**Directions**
Collect each line of the entries that holds the string "Algorithm".

______________________________

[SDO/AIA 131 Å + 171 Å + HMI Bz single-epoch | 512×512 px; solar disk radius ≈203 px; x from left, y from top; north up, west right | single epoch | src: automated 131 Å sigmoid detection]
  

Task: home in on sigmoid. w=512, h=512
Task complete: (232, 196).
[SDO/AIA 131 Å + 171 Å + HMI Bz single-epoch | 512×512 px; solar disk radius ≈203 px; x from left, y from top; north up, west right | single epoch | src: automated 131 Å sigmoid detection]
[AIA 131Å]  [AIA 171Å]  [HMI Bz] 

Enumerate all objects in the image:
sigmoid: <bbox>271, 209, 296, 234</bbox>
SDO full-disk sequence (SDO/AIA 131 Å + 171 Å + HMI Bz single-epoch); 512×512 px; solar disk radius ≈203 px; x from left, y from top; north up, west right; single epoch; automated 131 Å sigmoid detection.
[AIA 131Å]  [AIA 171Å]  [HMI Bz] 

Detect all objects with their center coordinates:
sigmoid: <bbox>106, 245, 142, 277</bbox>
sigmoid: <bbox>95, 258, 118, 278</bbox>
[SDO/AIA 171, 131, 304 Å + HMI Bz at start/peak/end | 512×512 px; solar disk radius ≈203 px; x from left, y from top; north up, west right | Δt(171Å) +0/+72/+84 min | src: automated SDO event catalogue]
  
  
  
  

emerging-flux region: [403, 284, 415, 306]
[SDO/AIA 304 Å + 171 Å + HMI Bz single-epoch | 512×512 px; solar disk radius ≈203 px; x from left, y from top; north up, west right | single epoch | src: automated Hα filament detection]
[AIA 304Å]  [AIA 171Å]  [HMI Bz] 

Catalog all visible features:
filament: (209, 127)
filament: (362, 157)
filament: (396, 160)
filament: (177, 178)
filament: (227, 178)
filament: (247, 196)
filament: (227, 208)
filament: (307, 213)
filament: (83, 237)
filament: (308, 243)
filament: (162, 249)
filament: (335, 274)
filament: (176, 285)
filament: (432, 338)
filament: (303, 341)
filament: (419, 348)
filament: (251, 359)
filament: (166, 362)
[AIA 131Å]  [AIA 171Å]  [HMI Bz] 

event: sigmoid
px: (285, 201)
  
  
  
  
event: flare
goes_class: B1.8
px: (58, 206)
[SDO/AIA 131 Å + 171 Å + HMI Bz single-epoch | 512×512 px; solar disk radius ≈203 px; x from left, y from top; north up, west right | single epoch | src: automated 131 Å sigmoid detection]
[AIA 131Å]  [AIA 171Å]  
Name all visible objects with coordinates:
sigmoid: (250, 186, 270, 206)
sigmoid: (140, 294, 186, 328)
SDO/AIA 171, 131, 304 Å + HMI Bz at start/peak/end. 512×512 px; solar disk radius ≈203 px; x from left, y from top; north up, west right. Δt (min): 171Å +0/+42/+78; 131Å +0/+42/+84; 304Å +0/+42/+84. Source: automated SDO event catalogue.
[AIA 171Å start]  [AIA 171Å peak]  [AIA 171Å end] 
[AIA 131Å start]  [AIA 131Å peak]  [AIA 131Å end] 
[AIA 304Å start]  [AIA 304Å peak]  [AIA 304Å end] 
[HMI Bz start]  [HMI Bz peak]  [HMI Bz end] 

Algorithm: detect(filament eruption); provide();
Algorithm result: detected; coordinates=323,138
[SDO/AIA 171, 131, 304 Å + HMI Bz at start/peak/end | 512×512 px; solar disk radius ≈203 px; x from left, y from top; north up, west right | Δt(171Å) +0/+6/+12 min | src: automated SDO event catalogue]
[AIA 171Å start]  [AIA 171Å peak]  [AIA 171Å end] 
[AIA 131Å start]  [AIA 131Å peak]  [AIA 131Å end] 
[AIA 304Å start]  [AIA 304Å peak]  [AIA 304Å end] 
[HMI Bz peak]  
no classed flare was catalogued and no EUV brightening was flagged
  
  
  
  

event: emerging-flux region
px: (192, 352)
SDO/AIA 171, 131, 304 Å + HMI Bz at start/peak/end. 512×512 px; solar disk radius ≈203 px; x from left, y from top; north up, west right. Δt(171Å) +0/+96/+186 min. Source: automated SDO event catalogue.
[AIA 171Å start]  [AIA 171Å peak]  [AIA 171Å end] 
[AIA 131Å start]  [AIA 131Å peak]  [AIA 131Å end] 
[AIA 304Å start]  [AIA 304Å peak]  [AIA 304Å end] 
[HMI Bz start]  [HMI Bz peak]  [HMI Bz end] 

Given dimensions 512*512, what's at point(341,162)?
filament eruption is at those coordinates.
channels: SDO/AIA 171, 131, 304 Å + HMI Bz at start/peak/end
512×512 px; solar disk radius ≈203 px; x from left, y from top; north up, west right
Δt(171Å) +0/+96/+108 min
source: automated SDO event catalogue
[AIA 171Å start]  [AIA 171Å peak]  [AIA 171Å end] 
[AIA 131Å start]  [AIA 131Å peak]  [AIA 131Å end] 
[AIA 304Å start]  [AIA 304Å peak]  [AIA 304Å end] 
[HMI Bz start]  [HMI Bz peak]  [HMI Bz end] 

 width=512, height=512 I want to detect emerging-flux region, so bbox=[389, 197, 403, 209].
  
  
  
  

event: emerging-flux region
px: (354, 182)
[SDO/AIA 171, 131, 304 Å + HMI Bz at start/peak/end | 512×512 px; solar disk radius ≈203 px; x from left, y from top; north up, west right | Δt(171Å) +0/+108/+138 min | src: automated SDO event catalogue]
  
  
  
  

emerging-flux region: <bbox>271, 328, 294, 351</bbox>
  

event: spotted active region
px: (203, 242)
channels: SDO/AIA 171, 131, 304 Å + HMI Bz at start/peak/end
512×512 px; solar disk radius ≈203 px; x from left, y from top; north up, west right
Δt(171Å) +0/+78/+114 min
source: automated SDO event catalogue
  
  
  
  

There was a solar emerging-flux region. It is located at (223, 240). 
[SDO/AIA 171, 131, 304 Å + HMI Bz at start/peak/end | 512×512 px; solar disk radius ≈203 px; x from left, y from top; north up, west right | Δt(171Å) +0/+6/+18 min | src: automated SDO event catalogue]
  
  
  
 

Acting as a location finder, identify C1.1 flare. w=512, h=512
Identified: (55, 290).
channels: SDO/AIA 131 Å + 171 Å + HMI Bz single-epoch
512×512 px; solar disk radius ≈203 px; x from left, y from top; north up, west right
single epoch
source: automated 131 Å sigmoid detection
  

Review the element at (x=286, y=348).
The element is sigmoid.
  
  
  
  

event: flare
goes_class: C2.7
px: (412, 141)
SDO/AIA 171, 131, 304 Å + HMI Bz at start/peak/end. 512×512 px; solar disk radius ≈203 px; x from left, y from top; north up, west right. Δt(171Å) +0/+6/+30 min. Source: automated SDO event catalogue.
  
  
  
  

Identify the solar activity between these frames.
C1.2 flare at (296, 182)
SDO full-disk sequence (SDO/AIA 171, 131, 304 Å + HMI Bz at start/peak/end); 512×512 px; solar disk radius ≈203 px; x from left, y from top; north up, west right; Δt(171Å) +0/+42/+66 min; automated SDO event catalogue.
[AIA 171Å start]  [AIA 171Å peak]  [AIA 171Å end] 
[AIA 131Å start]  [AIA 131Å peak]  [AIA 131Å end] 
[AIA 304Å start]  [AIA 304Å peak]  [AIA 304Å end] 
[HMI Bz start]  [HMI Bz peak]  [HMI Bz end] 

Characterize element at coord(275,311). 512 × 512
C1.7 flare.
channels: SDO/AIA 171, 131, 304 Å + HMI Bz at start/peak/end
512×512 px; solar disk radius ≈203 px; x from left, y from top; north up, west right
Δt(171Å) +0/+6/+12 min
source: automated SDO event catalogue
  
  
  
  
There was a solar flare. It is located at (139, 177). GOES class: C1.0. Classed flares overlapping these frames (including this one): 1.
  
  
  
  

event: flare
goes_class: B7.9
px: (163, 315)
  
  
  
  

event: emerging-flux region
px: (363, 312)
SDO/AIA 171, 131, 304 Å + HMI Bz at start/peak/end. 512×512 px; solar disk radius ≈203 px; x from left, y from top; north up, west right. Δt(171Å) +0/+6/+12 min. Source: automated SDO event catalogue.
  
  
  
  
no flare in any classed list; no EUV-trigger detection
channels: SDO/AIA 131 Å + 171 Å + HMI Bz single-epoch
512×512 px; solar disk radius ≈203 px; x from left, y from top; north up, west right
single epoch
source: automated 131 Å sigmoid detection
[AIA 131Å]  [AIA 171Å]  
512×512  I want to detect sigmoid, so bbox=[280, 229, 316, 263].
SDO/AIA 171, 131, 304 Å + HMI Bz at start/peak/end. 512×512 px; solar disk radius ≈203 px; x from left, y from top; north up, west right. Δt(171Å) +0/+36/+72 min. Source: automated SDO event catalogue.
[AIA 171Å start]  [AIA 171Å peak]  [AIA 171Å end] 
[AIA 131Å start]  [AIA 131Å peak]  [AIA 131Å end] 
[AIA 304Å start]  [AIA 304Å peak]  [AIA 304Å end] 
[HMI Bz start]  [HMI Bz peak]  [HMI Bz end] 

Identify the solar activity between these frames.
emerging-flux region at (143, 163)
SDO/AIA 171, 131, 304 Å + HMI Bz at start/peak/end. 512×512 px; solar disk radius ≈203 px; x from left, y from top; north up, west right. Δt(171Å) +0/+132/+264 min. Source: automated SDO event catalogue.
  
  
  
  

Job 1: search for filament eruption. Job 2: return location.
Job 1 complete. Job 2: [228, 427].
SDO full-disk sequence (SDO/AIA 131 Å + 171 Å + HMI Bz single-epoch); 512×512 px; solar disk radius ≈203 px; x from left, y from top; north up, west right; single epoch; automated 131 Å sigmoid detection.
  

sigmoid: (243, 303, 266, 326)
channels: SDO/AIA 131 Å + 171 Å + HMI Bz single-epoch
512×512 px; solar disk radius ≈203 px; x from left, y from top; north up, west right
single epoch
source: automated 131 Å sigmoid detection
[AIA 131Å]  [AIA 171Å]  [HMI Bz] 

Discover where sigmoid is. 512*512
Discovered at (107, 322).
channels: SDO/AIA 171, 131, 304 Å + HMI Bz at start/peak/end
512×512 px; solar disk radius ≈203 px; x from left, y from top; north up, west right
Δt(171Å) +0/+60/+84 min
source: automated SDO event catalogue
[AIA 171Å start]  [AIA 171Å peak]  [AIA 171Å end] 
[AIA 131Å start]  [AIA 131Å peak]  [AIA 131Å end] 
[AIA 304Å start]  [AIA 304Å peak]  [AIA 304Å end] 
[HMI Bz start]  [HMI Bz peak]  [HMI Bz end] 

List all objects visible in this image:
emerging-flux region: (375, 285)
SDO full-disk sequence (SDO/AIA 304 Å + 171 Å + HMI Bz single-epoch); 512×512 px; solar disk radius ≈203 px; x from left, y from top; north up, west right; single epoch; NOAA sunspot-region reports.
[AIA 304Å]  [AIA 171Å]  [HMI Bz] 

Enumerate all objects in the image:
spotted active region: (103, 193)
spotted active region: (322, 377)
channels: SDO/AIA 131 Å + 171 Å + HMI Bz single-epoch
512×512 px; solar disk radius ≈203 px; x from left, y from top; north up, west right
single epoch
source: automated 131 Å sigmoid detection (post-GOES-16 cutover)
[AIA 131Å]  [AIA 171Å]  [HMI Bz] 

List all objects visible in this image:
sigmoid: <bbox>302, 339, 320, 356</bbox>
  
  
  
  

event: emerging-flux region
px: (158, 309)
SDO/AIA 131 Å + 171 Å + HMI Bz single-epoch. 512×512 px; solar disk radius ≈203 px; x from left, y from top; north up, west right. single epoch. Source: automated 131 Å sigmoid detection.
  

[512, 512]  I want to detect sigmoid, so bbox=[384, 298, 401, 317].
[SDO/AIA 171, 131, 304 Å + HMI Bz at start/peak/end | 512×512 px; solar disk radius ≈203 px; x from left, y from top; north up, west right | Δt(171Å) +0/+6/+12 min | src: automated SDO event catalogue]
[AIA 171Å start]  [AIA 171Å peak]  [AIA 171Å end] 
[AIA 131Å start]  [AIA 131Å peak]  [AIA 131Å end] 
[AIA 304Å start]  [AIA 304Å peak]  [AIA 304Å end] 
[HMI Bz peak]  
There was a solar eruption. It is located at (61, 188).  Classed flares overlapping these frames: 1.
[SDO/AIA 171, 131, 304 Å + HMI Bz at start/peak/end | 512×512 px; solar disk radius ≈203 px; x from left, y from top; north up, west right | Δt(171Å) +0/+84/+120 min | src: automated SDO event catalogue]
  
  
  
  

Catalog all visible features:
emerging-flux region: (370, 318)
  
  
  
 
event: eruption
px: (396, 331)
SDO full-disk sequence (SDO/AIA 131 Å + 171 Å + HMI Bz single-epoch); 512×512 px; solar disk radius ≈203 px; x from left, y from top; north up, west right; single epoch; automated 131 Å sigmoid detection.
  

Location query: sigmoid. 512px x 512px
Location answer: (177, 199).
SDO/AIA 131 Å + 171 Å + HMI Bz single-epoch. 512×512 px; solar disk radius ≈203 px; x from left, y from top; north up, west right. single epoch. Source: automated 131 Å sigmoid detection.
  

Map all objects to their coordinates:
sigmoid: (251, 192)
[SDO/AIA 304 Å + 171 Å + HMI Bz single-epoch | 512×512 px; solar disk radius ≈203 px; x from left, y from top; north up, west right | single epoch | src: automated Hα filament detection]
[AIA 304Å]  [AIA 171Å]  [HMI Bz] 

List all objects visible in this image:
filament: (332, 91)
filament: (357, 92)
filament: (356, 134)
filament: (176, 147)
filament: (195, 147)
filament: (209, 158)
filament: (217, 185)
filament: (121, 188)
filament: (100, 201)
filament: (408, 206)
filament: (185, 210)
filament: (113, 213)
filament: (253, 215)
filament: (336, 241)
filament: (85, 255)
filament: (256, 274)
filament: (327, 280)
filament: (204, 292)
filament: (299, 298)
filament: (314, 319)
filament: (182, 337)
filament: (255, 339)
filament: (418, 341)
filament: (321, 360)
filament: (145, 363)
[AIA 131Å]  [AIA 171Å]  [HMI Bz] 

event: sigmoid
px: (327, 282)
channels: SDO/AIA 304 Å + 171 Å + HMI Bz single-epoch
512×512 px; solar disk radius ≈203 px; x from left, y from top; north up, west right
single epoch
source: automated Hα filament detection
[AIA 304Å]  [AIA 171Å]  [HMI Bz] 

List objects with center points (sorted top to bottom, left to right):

______________________________

**Reply**
Algorithm: detect(filament eruption); provide();
Algorithm result: detected; coordinates=323,138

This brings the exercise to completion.